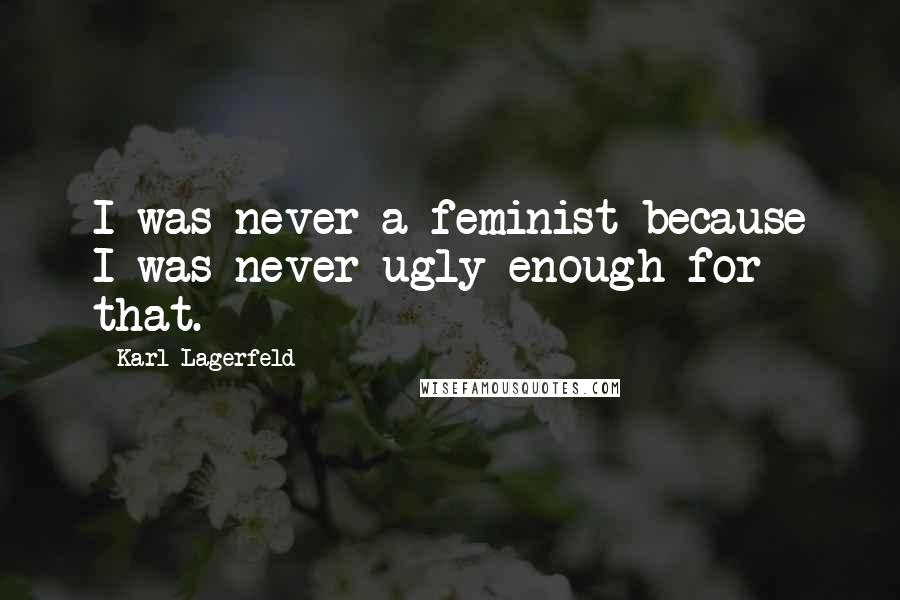 I was never a feminist because I was never ugly enough for that.

Karl Lagerfeld

WISEFAMOUSQUOTES.COM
========================
(Problem to solve): Output all of the data above exactly; no pictures should appear.

(Your solution):
 I was never a feminist because I was never ugly enough for that.

Karl Lagerfeld

WISEFAMOUSQUOTES.COM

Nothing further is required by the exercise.